In the 1800s Sanibel was settled by pioneers and their families who became fishermen, farmers and business proprietors. Seven of the oldest and most interesting buildings from this era of Sanibel’s past have been saved from destruction and were moved to the museum site to create a true historical village.
What to See at the Sanibel Historical Museum and Village
The collection of restored buildings that make up the historic village on Sanibel include the 1896 Sanibel Schoolhouse for White Children. It was built on the corner of Bailey Road but moved further along Periwinkle Way where it operated as a one-room schoolhouse. In 1932 the schoolhouse was extended with a second room and it then educated children from first to eighth grade. When the new school was built in the 1960s, the old schoolhouse was used as a theater and was moved to its final resting place at the museum in 2004.
The cracker-style Rutland House was the first building to be moved to the historical museum and village in 1984. Clarence Rutland was a crate packer of tomatoes and peppers that were grown on Sanibel and he lived in the house from 1928 to 1982, along with his wife Ruth.
Next stop on your tour should be the 1900 Packing House where locally grown produce was packed for export before tidal surges made the soil on Sanibel too salty for farming.
Sanibel’s First Post Office and Tea Room
The 1926 Post Office was built from debris after the 1926 hurricane and this tiny building has a fascinating history. The 1898 Burnap Cottage once stood on Woodring Point. It has been home to a minister, used as a fishing retreat and winter home before becoming part of the museum.
The 1926 Miss Charlotta’s Tea Room was built as a gas station, used as a store and operated as a tea room from 1928 to 1935. Other fascinating buildings include the 1927 Old Bailey General Store, and the pretty blue 1925 Morning Glories Cottage which was moved from San Carlos Bay.
The Old Village gift shop completes this unique museum of living history, making this a delightful place to spend an hour or two.

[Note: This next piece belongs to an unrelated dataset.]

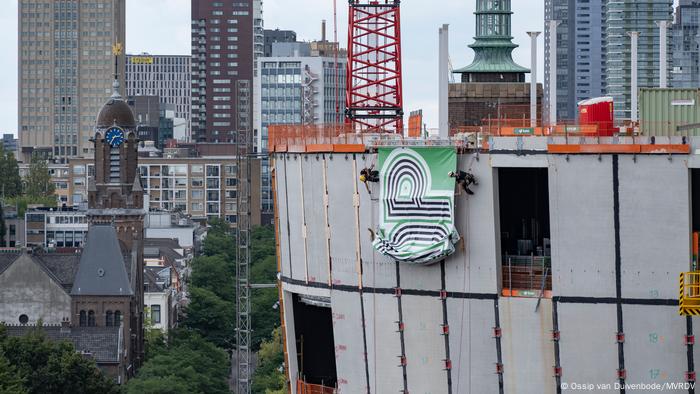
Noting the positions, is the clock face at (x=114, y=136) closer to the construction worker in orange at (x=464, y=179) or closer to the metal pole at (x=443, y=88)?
the metal pole at (x=443, y=88)

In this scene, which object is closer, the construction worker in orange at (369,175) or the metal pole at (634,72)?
the construction worker in orange at (369,175)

When to Visit Sanibel Historical Museum and Village
In the busy winter season (November to April) the Sanibel Historical Museum and Village is open from Wednesday through Saturday from 10am to 4pm. In summer (May through August) the museum is open Wednesday through Saturday from 10am to 1pm.
The museum is closed in September and October. Admission is $10 for adults (18+) and children of all ages are free.